● Goal
Find each line in the entries below that contains the string "instances" and copy those lines out in full.

● Records shown

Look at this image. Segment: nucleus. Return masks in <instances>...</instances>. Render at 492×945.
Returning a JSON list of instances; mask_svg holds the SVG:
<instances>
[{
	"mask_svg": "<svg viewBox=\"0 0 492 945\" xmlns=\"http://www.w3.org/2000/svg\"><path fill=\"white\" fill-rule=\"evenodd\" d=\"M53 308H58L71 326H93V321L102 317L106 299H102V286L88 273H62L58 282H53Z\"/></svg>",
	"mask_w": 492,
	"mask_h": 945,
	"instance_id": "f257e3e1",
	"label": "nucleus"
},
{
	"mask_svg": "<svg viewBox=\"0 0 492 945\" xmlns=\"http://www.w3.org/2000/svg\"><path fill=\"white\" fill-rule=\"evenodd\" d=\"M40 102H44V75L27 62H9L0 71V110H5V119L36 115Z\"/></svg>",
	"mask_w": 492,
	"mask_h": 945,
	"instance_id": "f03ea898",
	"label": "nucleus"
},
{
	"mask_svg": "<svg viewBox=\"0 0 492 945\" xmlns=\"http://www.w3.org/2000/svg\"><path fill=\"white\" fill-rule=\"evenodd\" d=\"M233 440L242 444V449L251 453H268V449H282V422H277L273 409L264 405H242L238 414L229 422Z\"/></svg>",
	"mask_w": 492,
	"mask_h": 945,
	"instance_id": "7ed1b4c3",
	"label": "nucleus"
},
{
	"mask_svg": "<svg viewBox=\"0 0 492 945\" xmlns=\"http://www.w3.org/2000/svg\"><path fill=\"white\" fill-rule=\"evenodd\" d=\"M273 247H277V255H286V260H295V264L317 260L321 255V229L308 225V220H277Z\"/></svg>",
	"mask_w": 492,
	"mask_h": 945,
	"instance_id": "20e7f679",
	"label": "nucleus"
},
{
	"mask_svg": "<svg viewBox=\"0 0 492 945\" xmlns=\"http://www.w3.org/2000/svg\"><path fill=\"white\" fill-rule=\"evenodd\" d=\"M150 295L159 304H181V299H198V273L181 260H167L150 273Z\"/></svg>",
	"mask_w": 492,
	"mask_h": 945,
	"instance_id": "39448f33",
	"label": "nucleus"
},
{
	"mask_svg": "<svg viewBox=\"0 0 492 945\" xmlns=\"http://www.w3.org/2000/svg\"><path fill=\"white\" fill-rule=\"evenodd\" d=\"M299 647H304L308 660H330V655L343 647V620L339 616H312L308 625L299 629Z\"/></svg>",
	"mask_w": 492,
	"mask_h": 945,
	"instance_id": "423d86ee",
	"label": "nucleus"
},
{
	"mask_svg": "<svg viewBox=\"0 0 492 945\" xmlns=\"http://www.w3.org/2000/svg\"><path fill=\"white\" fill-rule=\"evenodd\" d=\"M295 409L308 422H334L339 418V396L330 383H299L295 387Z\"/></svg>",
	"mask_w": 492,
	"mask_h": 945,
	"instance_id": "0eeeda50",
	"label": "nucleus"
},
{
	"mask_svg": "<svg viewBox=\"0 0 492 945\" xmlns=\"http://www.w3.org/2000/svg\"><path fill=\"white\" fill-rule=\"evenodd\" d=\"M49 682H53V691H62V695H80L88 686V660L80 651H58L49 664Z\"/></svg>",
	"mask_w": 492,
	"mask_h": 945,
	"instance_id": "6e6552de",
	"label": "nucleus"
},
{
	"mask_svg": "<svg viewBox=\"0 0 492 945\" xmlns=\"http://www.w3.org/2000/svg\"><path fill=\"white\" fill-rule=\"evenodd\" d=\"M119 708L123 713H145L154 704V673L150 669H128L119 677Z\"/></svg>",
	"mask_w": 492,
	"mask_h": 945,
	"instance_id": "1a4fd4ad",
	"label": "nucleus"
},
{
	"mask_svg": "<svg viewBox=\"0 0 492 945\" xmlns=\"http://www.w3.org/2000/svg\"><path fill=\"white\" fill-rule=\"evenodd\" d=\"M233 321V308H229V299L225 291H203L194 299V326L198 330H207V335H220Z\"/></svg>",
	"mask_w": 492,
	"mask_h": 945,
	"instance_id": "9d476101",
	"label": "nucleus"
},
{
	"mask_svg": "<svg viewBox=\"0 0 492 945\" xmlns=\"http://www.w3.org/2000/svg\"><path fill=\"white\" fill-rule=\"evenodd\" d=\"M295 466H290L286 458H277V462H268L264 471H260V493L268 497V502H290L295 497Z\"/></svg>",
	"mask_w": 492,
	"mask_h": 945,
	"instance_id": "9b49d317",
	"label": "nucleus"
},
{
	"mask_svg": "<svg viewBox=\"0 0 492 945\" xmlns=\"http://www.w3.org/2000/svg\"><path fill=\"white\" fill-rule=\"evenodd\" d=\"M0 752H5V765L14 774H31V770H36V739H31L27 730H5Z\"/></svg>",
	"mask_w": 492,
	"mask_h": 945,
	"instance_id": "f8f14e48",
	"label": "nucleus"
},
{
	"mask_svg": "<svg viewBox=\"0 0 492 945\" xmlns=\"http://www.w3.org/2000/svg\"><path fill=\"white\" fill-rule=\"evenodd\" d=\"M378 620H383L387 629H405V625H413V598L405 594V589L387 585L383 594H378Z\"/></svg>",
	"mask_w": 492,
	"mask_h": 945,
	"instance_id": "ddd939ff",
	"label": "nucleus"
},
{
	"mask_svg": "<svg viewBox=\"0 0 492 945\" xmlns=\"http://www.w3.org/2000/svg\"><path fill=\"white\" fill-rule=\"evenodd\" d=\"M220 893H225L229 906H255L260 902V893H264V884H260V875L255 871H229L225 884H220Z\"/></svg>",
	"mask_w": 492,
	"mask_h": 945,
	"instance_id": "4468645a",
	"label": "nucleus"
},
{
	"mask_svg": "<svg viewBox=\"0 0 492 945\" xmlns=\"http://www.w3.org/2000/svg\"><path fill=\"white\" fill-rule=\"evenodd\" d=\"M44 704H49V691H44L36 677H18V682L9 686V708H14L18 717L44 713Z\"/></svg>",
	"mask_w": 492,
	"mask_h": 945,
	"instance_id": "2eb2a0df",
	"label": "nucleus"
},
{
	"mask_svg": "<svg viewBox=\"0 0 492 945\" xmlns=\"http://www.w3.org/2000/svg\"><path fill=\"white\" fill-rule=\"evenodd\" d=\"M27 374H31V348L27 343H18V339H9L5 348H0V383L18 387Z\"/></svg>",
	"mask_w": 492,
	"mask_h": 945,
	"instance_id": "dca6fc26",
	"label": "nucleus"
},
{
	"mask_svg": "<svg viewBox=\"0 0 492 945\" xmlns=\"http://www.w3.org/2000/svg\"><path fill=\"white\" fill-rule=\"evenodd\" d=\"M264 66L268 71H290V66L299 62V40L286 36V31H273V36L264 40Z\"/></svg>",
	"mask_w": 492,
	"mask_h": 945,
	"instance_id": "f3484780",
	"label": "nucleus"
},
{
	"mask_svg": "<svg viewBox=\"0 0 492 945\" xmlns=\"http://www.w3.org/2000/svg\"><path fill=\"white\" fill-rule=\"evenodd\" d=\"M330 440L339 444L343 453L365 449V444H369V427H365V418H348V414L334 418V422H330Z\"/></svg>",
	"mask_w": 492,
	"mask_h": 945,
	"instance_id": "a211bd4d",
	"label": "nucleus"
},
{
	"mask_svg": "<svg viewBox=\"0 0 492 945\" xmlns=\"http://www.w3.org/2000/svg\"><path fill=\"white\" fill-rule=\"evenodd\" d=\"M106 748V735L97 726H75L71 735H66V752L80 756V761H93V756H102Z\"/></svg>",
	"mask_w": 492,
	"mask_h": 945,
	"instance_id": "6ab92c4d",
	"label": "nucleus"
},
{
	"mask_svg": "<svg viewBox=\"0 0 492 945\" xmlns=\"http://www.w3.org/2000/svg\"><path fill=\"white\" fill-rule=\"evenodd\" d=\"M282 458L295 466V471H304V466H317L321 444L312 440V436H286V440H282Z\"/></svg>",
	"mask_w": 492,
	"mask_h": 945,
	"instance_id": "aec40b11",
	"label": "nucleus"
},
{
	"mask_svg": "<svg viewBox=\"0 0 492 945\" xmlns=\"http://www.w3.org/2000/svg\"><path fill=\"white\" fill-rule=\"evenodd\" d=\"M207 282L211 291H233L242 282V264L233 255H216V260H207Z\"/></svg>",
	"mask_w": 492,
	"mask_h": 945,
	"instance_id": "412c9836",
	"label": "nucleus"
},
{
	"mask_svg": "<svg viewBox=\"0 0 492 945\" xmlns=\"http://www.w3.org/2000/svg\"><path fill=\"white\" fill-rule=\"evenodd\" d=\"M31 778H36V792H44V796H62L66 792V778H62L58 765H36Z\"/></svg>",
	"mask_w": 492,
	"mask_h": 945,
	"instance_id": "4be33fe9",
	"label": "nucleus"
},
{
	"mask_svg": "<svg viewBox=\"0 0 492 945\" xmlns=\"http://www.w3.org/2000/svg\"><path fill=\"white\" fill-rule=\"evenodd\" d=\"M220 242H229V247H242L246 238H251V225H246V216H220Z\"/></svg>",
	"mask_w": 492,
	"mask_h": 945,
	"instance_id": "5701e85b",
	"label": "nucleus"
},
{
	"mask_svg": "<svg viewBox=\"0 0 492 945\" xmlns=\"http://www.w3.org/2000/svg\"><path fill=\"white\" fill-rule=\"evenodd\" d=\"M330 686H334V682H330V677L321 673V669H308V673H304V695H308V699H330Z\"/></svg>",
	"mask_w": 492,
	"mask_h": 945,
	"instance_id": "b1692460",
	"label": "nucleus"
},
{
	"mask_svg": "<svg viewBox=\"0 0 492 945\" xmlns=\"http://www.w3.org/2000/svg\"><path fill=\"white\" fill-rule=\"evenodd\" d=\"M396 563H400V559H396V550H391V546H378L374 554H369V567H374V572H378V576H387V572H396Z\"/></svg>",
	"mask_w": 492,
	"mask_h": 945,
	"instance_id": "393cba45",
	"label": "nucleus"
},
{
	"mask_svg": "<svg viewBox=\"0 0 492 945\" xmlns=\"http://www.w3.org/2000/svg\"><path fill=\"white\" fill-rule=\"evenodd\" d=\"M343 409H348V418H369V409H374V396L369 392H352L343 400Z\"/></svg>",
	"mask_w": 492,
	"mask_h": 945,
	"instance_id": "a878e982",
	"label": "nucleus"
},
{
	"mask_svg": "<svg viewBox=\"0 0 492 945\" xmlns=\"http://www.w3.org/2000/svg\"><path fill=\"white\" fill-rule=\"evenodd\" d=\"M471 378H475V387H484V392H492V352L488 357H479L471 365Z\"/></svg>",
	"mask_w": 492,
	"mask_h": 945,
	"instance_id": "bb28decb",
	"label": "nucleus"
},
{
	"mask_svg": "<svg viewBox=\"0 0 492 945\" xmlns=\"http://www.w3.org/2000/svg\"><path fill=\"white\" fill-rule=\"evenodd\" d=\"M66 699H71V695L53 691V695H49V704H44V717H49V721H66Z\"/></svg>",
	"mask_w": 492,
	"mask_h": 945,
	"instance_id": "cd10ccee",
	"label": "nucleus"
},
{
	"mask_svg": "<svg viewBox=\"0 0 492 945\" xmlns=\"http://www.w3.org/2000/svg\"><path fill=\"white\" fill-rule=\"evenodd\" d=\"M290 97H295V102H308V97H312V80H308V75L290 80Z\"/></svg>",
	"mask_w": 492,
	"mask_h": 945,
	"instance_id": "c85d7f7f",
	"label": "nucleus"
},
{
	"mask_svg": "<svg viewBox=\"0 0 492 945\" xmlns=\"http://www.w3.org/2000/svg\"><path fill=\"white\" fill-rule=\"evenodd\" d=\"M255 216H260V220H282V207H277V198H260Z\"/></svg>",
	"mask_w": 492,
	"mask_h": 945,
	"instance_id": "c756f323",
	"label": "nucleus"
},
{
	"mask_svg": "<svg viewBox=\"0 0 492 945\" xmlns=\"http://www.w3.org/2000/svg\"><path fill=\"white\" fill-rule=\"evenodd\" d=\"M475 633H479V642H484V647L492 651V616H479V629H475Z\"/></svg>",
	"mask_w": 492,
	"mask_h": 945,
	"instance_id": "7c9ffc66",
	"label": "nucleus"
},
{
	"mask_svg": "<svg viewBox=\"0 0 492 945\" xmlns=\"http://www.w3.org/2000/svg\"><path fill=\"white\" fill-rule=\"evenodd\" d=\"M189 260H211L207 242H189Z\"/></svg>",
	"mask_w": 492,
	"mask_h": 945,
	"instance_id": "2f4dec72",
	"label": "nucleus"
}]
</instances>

● Written response
Look at this image. Segment: nucleus. Return masks in <instances>...</instances>. Render at 492×945.
Returning a JSON list of instances; mask_svg holds the SVG:
<instances>
</instances>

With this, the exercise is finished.